A similar vision was shared during a recent meeting of the Legion’s Be the One Mental Wellness Committee during the annual Washington Conference. Josh Goldberg, chief executive officer of the national nonprofit Boulder Crest Foundation, provided a briefing on his organization’s mission of assisting military, veterans, first responders and their families dealing with post-traumatic stress disorder (PTSD) by realizing that post-traumatic growth (PTG) is possible after a person experiences trauma.
“More than anything in the world, I fundamentally believe that our nation is at its strongest when veterans are the most respected group of people,” Goldberg said. “That doesn’t mean you’re getting free stuff. It means people look and say, ‘You understand something that I don’t. You did things that I didn’t. You understand the value of service.’
“We’ve created a world where far too often, veterans are … damaged goods. It doesn’t work. It doesn’t hold, and it’s not the story with my life and with my interactions with veterans. Veterans are the ones who taught me how to live a good life and how to navigate struggle and difficulty in my existence. If you tell people enough times that they’re broken, they might just believe it.
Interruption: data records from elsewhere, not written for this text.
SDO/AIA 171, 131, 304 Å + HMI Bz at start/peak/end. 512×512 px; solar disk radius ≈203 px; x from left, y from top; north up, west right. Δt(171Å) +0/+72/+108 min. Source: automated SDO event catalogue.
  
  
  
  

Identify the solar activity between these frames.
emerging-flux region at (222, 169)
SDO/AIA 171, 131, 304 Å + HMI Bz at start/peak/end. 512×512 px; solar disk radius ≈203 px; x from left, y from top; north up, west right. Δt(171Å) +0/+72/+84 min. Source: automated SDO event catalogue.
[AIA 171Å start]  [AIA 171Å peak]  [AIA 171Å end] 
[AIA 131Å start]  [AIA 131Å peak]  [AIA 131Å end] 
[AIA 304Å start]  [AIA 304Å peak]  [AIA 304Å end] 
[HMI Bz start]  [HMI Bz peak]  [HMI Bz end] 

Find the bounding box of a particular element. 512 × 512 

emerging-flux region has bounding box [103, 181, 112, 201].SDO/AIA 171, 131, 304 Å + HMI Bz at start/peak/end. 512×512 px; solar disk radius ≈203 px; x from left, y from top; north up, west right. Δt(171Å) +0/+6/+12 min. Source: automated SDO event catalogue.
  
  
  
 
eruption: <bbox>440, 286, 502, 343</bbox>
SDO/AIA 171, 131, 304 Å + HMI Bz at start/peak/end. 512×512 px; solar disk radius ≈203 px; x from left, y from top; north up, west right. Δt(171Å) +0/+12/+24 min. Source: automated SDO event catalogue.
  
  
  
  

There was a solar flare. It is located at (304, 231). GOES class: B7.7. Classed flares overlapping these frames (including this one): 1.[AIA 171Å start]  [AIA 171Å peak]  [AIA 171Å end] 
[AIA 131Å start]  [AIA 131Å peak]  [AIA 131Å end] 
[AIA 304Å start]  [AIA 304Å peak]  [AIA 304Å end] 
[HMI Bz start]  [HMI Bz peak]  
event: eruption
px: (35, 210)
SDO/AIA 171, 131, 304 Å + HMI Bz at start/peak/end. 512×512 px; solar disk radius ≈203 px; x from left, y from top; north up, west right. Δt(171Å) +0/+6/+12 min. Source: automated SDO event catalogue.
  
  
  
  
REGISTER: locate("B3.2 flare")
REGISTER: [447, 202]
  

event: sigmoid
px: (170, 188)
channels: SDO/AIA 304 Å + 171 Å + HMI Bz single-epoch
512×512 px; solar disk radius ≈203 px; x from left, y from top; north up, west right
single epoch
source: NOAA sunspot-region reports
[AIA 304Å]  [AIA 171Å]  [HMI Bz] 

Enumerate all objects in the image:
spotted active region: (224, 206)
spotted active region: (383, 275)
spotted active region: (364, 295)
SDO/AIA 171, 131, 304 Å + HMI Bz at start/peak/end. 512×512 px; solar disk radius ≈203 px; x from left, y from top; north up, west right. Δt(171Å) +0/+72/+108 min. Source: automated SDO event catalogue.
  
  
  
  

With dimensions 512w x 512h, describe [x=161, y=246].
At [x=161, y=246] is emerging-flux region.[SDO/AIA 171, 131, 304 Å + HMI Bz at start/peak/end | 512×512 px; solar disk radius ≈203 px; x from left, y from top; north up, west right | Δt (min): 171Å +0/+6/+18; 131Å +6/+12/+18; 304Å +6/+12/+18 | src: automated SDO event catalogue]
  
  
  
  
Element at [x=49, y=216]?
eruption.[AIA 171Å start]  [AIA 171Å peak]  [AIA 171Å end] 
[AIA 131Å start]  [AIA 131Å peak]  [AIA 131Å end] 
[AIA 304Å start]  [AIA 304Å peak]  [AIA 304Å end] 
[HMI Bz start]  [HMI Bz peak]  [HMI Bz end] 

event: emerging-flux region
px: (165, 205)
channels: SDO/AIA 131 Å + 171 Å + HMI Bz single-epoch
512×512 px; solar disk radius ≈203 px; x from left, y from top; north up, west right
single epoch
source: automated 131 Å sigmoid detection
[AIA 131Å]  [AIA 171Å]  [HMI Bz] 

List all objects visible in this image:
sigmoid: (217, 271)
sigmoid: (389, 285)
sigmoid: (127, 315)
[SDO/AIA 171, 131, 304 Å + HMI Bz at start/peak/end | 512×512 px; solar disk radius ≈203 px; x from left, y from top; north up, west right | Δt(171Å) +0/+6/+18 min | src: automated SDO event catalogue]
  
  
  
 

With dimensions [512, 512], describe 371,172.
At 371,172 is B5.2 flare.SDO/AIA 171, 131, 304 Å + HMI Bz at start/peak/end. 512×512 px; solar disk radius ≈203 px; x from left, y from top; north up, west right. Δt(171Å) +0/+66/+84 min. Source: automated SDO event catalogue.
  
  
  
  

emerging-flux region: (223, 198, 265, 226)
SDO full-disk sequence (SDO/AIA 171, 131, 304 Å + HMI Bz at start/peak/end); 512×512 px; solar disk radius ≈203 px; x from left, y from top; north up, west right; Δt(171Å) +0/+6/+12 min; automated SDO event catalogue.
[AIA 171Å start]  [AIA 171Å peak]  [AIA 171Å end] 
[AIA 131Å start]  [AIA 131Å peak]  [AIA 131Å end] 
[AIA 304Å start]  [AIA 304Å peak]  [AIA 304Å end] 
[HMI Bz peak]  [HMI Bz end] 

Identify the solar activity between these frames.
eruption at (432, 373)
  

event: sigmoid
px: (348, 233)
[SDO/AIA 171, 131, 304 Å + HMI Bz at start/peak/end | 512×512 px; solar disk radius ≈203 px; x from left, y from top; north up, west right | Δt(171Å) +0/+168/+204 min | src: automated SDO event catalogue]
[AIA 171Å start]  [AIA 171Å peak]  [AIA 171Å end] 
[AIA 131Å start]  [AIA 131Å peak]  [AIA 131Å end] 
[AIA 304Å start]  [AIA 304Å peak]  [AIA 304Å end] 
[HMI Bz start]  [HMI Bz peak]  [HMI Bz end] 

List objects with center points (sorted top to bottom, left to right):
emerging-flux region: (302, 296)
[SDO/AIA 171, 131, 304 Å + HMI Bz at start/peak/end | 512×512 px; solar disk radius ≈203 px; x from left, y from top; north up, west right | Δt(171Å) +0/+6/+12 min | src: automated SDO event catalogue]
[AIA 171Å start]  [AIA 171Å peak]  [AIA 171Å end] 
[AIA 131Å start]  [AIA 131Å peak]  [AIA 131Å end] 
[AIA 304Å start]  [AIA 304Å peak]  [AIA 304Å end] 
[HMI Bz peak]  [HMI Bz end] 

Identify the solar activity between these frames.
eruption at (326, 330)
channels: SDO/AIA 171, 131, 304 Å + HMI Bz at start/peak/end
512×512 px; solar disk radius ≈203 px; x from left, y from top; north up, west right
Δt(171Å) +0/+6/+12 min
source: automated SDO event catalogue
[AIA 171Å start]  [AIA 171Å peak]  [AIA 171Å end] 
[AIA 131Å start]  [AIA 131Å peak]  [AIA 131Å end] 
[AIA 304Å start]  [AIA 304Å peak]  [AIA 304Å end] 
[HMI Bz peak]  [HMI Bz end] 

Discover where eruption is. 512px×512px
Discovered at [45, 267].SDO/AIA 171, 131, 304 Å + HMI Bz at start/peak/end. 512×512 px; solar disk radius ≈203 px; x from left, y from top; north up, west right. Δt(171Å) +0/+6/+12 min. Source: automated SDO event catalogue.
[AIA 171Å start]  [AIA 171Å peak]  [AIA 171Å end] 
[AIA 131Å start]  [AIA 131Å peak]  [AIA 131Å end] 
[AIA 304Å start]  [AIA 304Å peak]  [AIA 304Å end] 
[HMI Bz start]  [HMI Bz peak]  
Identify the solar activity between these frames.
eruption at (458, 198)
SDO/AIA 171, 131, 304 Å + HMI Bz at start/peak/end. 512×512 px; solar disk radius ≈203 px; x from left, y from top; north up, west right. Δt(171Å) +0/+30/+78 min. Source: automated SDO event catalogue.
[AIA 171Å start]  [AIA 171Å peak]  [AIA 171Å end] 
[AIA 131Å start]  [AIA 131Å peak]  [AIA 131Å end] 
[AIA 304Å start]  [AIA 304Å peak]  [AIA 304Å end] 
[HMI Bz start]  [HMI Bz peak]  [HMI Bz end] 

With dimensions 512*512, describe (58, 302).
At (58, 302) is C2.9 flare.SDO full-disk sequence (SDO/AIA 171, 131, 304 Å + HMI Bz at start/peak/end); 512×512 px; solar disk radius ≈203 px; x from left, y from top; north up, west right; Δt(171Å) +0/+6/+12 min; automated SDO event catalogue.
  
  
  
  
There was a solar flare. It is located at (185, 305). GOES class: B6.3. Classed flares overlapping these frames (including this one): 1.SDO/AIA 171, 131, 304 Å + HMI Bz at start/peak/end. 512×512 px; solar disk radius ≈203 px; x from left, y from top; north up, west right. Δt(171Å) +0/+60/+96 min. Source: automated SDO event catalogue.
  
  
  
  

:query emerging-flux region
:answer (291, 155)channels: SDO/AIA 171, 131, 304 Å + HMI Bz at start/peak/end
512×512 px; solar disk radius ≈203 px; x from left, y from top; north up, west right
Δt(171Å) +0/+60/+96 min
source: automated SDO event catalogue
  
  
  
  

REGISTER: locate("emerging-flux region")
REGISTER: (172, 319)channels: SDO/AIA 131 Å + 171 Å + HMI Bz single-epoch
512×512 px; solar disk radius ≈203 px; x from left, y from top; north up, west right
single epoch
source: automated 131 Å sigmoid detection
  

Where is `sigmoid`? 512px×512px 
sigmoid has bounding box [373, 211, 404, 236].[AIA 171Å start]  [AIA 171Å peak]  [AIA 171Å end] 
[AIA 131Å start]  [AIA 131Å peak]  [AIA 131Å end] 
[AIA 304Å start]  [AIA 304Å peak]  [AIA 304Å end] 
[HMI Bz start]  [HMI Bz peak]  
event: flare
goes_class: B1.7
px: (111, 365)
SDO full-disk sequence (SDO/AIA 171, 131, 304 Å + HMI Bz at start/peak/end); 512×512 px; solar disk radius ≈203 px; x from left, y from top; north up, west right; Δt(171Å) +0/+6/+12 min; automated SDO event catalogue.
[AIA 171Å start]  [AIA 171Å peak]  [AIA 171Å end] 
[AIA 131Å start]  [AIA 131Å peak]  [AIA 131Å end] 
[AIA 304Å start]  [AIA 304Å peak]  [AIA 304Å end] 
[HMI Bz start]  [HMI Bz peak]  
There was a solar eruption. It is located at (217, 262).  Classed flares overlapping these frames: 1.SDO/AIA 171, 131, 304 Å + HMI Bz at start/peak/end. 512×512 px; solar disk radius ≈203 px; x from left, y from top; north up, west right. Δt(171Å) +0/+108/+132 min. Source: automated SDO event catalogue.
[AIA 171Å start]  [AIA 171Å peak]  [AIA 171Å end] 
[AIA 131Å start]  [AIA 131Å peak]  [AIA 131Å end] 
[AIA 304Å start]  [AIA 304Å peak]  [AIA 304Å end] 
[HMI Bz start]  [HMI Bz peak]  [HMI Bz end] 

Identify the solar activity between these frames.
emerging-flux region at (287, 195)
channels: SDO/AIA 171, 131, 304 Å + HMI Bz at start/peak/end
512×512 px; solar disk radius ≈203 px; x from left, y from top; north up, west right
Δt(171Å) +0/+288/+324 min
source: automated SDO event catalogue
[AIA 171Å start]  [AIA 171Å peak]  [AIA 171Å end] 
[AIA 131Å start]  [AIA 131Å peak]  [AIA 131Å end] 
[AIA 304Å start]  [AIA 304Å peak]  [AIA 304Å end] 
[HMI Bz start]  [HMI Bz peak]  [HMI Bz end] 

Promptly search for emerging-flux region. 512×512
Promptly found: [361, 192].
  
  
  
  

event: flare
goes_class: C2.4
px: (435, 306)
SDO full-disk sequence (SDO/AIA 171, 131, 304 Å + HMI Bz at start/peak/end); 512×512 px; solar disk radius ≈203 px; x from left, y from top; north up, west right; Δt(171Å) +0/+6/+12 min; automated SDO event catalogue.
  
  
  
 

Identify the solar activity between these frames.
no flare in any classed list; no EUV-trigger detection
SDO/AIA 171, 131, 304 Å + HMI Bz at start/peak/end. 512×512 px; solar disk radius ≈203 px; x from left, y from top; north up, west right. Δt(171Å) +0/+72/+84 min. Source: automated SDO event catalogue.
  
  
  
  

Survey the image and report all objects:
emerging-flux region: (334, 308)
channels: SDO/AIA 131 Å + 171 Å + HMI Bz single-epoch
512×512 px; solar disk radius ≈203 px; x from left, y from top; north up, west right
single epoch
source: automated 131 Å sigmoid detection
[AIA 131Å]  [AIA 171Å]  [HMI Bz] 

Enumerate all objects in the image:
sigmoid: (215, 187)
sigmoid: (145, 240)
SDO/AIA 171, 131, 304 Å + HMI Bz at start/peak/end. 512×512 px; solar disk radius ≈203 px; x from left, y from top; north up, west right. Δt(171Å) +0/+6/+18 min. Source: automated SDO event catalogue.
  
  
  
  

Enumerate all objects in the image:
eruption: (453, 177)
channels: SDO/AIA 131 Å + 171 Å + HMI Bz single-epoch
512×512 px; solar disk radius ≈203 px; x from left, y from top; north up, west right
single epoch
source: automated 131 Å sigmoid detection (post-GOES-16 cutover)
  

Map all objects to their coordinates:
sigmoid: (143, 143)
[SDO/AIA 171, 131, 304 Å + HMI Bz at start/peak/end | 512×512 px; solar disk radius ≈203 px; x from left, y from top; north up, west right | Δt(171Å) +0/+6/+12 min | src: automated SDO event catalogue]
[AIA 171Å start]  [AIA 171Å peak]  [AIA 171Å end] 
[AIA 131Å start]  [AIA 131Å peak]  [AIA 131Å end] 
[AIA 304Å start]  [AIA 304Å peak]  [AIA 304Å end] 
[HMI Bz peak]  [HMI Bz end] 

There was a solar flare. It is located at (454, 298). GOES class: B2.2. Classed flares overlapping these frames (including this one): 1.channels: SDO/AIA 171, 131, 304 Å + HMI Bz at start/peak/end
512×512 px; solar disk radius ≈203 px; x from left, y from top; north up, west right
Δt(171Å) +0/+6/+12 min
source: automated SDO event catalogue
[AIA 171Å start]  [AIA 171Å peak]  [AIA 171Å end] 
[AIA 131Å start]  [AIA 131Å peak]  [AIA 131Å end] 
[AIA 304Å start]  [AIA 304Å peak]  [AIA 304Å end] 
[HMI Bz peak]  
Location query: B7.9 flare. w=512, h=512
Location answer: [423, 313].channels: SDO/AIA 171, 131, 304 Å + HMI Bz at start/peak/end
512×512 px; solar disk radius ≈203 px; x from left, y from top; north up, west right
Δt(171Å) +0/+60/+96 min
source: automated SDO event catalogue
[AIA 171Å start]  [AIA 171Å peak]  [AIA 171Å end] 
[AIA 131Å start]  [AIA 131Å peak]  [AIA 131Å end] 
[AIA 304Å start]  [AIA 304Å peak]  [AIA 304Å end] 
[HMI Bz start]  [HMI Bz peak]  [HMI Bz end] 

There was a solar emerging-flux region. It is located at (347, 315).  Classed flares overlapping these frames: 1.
They might surrender the possibility that they can live a good life.”
Goldberg said that Boulder Crest provides hope in its treatment plan to achieve PTG. “I firmly believe that the most important ingredient in any human being’s life is hope,” he said. “Hope that how things are isn’t how they have to be. You have to know that post-traumatic growth exists in order for it to happen. You have to know it’s OK for good things to happen after really bad things.”
Losing that hope can cause a chain reaction.
“Our thoughts spiral in a negative fashion. We think about what did we do to deserve this?” Goldberg said. “Is it ever going to be good again? Either we can’t feel, or we feel deep despair. We feel profound anxiety. And we engage in actions that are designed to help us find some measure of relief. Relief from the pain, relief from the reality, relief from this notion that life’s never going to be good.”
Goldberg noted that too many veterans choose to cut themselves off from society, rather than asking for help when they are mentally struggling.
“The struggle that many veterans around this country have is isolation,” he said. “One of the perverse jokes during COVID amongst my veteran friends was, ‘You want me to stay in my house and avoid other people over long periods of time? I’ve been practicing this for 10 years.’ That would be more amusing if it weren’t for the fact isolation is literally the worst thing for a human being to do. It’s worse than smoking. In ancient culture they wouldn’t kill you if you committed a cardinal sin. They would exile you, and they said it was a fate worse than death.”
Boulder Crest’s Warrior Progressive and Alternative Training for Helping Heroes (PATHH) programs provides the training for those experiencing PTSD to turn their struggle into the ability to thrive in the aftermath of trauma. It’s a free, 90-day, non-pharmacological, peer-delivered training program that begins with a seven-day intensive and immersive initiation. Following that are three months of dedicated support, training, accountability and connection from a team of trained combat veterans.
Including families in the program are a critical part of the treatment. “The thing we cannot lose, and is something that has been true to the origins of Boulder Crest, is that struggle is contagious,” Goldberg said. “PTSD is contagious. If there is somebody struggling in a home, you can bet that everyone else in that home is also going to be struggling.”
Goldberg said that in addition to stemming the tide of veteran suicides, Boulder Crest also has a goal of assisting those still serving. “Do I think that zero suicides are possible? No, I don’t think that’s feasible,” he said. “But I think we can fundamentally solve the challenge of mental health that has afflicted the veteran community and now, if you’re tracking, is spreading into the active-duty community in ways that we haven’t seen before.”